Selection:
○ ○ ○

ITT: We post puzzles and complete proofs/explanations of them. I'll kick us off with an old favorite.
Find all positive integers [math]x,y[/math] such that [math]x^y=y^x[/math].
>>7650828
If you looked at this picture and thought this was a Pedo and not a father taking his daughter to swim in a lake or river in a park and teach her the beauty of nature, you are a sick fuck and part of the problem in society.
ylogx = xlogy
y/x = logy/logx
something something
z
I'm a complete amateur so I'm just gonna try to set the thing up. Please correct me if I fuck it up.
P(x) = x^y=y^x
Base case: P(0) = 0^y = y^0
0 = 1;
It fails the base case. Proof by induction?
>>7650828
2 and 4 are the only solution
I can't prove why that is though
>>7650844
You're not trying to prove it for all integers; clearly [math]3^2\neq 2^3[/math]. You're just trying to find the ones for which it works.
>>7650849
x = y = 1
>>7650850
Heh, I've only just started proofs by looking at mit youtube vids.
But, isn't it a logical step to try to prove it for all integers, since that would give a complete and immediate answer? Even if we know it can't be proven, isn't it simply good practice?
>>7650857
>Even if we know it can't be proven, isn't it simply good practice?
No. You should practice by proving things that are true.
>>7650857
No, a better approach for this problem would be to do some calculations and find out when it works. Then you'll have some data when you go to prove it.

○ ○ ○

Entries supplied:

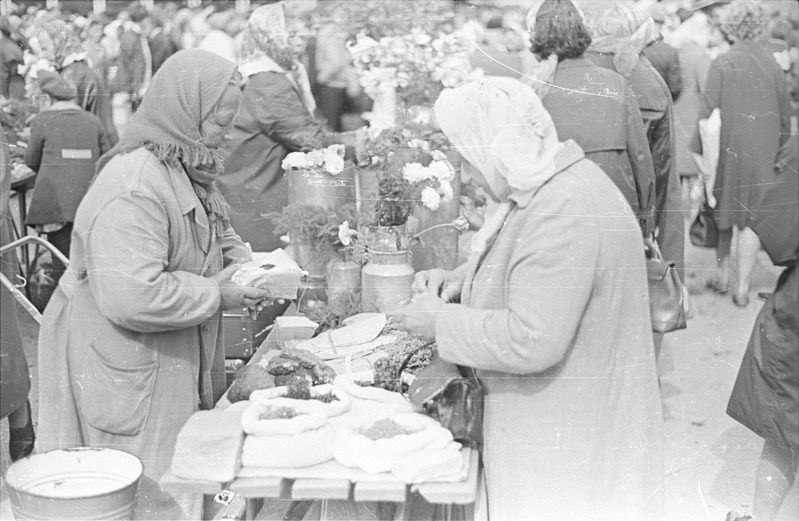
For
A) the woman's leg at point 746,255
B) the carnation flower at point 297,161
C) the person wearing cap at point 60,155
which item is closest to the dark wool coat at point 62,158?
the person wearing cap at point 60,155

○ ○ ○

Can you copy the puzzle thread word for word between "P(x) = x^y=y^x" and "which it works.", inclusive? The rows are separate material with no tie to the puzzle thread.

P(x) = x^y=y^x
Base case: P(0) = 0^y = y^0
0 = 1;
It fails the base case. Proof by induction?
>>7650828
2 and 4 are the only solution
I can't prove why that is though
>>7650844
You're not trying to prove it for all integers; clearly [math]3^2\neq 2^3[/math]. You're just trying to find the ones for which it works.